Face aux archives individuelles des photographes, nous construisons dans un geste spéculatif une médiathèque collective. Elle est basée sur un processus dialogique de collecte et de classifications négociées. Il s'agit en peu de temps, à plusieurs, à partir d'une sélection réduite, de déplier a posteriori les intentions de production visuelle.

Re-jouer les promesses

Lors d'une des premières rencontres avec le GRAPh est évoquée la médiathèque de Carcassonne, promise depuis les années 2000 et jamais construite. Nous imaginons alors cette résidence comme un geste spéculatif : et si notre recherche-création rejouait cette promesse en commençant par rendre visible « le fonds du GRAPh » ?
Toute création photographique ou filmique fabrique un document, une promesse d'archive. En s'engageant dans ce geste, nous avons affaire à trois promesses à la fois :

  • la promesse de la médiathèque (futur lieu d’archive multimédia) ;
  • la promesse des archives (de contenir des pièces valables dans le futur) ;
  • la promesse de la photographie (de contenir une signification à venir). 

La temporalité est toujours la même : rendre présent un futur. La promesse, tout comme l'archive, met en lien les époques et les temporalités. Dans le projet urbain, elles créent des tensions entre des espaces-temps qui soulignent la mutabilité urbaine. Une certaine endurance est suggérée par la promesse du projet, celle-ci insuffle parfois une émulation collective, regroupant des aspirations autour d'une cause commune.
Pour cette médiathèque à venir, comment opérer collecte, classement, déclassement et reclassement ? Quel prototype de médiathèque envisager pour interroger les catégories habituelles de la connaissance, leur hiérarchie et les régimes de visibilisation auctoriale ?

Collecte

Le GRAPh nous a tout d'abord remis un disque dur où étaient stockées pêle-mêle des centaines d'images. Un archivage fragmentaire, lacunaire et anonyme, avec des fichiers légendés et datés, d'autres non. Puis, pendant la résidence, les participant.e.s nous ont apporté ou envoyé d'autres photos au format numérique. Chez eux, dans l'intimité, ils avaient revisité leurs archives personnelles pour sélectionner des images. Parfois seulement quatre ou cinq, parfois plusieurs dizaines, parfois sans tri, les photos prises à partir des ateliers du GRAPh sont partagées dans leurs variétés de contenu. Deux mille photographies sortent ainsi de leur cadre privé pour être collectées en quatre jours.


Sélection collaborative

Ces transmissions sont l'occasion d'un entretien, le plus souvent conduit à deux, où chaque photographe peut alors expliciter ses choix, le contexte des prises de vue, sa pratique au sein du GRAPh – depuis plus de dix ans pour certain.e.s, entre histoire individuelle et aventure collective. Face à l'archive, leur langue se délie, pratique photographique et récit biographique s’entremêlent. Ces discussions durent entre vingt minutes et une heure. Les rencontres se déroulent dans une atmosphère concentrée : les images s'affichent sur l'écran d'un ordinateur portable, le photographe les regardent à nouveau, repère un détail oublié. Nous retenons sur le vif les mots qui disent la variété et l'intensité des pratiques photographiques.
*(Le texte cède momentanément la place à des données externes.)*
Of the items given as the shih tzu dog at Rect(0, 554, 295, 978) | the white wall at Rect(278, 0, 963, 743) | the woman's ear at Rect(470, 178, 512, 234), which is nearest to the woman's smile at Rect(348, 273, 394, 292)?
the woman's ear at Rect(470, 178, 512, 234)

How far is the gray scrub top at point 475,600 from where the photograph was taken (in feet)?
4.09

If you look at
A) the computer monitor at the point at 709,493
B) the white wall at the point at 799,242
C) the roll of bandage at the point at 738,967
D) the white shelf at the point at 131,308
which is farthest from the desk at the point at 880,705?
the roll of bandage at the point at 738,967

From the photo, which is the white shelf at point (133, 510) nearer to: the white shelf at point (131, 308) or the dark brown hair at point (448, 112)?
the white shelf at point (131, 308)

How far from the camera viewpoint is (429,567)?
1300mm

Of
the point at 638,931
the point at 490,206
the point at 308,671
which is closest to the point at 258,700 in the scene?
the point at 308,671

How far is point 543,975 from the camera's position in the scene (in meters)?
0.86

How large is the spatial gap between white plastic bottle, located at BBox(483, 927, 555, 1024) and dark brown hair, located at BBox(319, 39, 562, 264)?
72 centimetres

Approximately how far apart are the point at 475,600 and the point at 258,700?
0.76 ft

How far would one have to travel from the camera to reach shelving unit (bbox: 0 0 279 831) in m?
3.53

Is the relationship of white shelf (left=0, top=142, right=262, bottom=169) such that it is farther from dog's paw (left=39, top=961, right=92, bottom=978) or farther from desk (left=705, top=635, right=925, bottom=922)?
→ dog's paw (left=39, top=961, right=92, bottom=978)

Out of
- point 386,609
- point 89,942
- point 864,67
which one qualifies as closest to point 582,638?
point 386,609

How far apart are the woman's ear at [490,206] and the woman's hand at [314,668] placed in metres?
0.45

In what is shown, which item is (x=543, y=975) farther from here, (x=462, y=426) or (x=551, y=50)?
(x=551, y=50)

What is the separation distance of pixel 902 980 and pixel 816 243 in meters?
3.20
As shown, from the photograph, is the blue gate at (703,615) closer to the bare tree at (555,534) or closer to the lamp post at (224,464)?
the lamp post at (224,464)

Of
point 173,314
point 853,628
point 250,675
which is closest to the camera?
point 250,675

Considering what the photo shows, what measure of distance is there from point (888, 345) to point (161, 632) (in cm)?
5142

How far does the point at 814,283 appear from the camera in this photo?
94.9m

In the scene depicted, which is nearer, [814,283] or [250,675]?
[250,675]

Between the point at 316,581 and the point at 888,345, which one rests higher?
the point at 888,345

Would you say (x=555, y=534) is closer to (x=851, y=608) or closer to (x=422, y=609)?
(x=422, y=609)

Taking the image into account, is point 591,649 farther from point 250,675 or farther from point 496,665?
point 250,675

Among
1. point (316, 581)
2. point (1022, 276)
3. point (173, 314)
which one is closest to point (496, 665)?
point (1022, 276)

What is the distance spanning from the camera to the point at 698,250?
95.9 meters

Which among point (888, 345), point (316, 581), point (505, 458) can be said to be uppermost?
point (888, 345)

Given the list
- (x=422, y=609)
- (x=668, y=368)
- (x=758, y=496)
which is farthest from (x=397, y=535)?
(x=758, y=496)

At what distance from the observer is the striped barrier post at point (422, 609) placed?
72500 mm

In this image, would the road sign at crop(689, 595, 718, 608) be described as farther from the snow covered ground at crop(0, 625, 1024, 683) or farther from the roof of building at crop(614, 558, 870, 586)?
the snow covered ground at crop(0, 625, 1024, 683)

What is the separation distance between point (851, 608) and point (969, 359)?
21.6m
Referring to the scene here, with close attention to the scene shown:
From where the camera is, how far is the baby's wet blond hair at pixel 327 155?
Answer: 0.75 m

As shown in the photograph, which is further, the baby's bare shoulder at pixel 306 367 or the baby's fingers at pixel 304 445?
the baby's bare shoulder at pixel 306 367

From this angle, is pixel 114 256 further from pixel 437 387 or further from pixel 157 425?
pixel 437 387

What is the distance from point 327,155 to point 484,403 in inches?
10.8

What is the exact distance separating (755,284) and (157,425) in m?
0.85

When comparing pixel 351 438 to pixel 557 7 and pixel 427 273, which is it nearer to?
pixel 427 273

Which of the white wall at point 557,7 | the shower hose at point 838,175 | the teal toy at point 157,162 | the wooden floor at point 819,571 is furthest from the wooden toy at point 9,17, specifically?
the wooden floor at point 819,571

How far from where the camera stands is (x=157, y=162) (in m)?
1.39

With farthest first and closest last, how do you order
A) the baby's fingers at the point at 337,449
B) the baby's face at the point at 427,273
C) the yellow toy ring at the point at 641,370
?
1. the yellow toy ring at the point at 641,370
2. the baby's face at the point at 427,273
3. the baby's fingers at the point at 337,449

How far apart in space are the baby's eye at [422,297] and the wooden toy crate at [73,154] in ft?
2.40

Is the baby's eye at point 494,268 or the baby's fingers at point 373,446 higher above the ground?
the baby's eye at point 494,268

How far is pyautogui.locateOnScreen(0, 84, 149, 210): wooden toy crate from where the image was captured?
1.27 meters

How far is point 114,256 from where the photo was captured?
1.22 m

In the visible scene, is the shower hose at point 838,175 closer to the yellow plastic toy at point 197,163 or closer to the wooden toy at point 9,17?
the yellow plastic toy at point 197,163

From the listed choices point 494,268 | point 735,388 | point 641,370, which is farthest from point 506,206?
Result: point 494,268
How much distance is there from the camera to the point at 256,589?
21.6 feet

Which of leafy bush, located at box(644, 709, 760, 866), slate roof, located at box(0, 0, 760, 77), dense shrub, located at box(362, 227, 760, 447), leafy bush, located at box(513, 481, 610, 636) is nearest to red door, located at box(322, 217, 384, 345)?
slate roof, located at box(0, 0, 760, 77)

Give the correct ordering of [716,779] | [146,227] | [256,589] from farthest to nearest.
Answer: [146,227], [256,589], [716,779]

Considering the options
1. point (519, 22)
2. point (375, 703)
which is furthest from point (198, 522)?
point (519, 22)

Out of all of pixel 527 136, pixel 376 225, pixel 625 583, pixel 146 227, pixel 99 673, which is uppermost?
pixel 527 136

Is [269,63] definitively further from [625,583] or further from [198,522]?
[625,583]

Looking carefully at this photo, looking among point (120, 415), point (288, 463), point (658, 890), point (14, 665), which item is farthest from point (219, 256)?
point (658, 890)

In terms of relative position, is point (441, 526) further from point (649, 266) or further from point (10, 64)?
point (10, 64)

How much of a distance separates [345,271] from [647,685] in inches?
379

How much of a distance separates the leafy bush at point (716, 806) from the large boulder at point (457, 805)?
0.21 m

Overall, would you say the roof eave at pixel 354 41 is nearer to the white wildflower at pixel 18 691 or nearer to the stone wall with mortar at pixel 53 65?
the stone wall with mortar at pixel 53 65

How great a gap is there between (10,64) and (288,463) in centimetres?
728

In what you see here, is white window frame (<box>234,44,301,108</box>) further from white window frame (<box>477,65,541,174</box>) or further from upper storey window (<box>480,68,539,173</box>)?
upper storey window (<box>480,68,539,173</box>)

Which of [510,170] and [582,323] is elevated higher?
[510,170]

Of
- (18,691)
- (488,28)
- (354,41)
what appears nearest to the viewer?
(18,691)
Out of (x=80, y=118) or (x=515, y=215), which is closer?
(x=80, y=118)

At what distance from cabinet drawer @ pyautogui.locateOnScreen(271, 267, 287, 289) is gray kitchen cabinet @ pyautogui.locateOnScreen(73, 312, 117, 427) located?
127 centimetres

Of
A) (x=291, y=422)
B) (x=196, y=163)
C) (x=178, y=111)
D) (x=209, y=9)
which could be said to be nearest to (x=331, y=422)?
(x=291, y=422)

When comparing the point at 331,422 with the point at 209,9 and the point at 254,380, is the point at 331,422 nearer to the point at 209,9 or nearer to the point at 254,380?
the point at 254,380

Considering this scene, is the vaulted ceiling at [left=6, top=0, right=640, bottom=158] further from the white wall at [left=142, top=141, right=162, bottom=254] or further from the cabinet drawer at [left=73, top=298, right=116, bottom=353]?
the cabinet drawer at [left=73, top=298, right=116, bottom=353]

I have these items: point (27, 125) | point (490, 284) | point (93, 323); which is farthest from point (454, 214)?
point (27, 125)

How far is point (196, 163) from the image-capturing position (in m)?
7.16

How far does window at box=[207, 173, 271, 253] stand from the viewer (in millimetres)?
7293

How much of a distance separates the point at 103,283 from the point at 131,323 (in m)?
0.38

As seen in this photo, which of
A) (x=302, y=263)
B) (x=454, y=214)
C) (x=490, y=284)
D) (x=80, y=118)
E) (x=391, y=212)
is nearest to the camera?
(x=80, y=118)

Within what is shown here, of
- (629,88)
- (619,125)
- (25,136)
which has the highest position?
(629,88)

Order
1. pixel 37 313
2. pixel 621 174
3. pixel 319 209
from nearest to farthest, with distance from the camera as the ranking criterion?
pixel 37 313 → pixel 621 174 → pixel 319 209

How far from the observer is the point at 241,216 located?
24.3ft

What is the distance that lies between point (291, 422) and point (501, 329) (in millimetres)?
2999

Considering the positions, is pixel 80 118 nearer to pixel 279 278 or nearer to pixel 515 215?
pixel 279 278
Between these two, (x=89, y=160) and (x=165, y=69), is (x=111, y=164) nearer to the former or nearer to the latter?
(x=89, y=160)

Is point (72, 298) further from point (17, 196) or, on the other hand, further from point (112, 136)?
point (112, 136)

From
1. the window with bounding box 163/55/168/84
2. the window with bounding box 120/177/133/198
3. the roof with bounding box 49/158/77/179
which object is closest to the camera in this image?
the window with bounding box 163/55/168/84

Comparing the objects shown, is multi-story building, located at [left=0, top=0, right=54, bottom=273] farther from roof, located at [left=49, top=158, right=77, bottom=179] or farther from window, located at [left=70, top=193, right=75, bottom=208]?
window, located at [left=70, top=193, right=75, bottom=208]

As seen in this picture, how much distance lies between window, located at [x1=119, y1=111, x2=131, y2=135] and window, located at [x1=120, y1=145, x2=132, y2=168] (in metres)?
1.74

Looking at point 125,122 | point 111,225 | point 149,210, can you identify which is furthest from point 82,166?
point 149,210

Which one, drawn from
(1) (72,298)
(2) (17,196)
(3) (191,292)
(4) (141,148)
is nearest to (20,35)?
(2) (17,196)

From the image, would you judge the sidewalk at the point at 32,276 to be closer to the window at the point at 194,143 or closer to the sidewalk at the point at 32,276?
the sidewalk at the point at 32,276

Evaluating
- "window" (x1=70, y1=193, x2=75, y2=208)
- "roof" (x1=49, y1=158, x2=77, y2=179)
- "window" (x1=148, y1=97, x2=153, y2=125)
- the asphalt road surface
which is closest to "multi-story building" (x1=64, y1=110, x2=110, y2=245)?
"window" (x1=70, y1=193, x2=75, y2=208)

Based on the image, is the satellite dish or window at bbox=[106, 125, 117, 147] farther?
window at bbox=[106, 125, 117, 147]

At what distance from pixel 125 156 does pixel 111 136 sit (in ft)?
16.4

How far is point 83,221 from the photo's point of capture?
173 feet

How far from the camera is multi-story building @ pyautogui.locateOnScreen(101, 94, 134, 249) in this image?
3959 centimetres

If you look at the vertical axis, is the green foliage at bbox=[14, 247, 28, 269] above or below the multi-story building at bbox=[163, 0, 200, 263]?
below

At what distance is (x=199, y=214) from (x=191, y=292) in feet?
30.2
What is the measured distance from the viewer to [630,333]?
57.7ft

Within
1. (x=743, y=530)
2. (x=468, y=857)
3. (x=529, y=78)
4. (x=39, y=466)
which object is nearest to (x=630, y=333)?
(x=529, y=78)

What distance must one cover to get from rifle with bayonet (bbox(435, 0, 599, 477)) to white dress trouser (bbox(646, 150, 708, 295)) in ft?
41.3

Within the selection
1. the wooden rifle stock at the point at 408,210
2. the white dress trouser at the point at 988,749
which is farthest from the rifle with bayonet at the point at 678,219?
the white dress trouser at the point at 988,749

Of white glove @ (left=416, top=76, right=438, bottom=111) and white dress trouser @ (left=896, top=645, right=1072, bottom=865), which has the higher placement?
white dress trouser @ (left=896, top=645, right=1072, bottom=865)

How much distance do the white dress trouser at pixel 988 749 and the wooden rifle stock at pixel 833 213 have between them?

À l’issue de l’entretien, chaque participant.e est invité.e à choisir une seule image avant de rejoindre le studio vidéo pour la suite de la recherche-création.



Nous avons ainsi expérimenté une collecte et une sélection collaborative des archives.
Lors de la rencontre à la Chapelle des jésuites qui clôt la résidence le 17 novembre 2018, Julie Martin, docteure en sciences de l’art et commissaire d’exposition, décrit ces modalités de collecte qui associent chercheurs, artistes, et amateurs.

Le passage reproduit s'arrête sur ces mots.